Tied to the Otherworld

by Jess Evans

Content Warnings: Death, Substance Abuse

 

Not a soul in my drowned kingdom had known their king was visited by the Tylwyth Teg.

I sat shivering at the base of a ragged cliff, staring down towards the storm-tossed bay which, only a few days ago, had been my kingdom of Cantre'r Gwaelod. 

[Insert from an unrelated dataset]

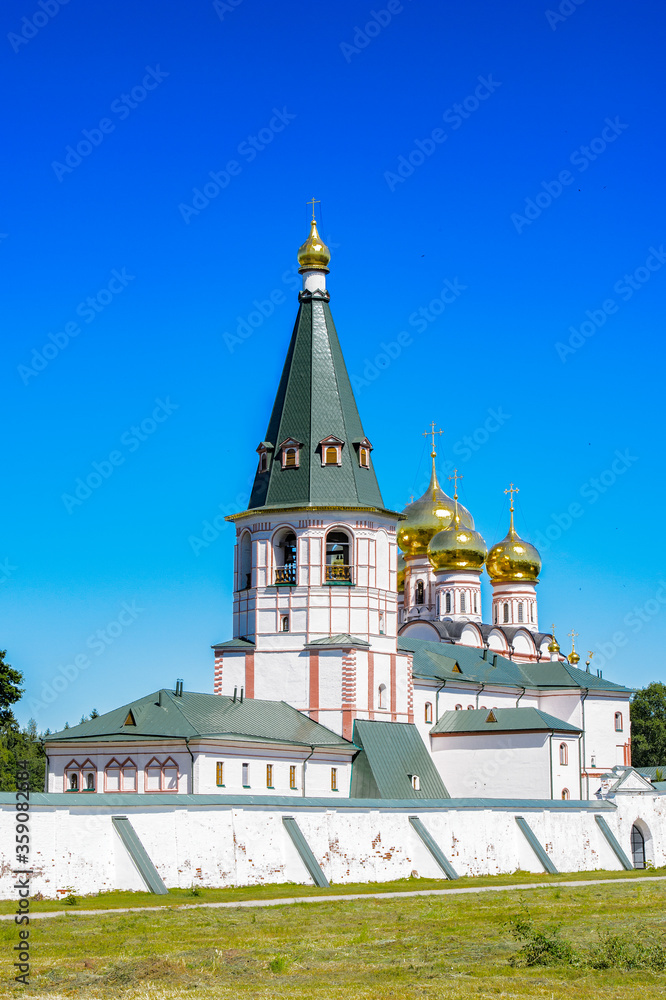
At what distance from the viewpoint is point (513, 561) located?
5691 centimetres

After months of battle, horror, and pain, I had reluctantly agreed to give the order to return home, leaving the frontier behind. The journey had taken two weeks, my heart growing heavier with every day we drew closer to home. My host weakened as the miles sapped the last of their strength. Yet still they pushed on, driven by the thought of warm fires and the faces of their loved ones. 

Only to find nothing.

The few coherent survivors we found described it to us: the ocean had disappeared, as if drawing in its final breath. Then surged forward with a vengeance that had drowned Cantre'r Gwaelod from the earth. This land had always been weathered, its torn edges brutalized by time and the relentless turn of the seasons. It had fought for centuries to keep its place on the precipice where land met sea, but now it seemed nature had finally won. 

My kingdom was drowned—and my secret safe beneath the waves. 

Many long nights I had prayed for freedom. For an end to my rule. Wishing that somehow I’d never have to see Cantre'r Gwaelod again. But never like this.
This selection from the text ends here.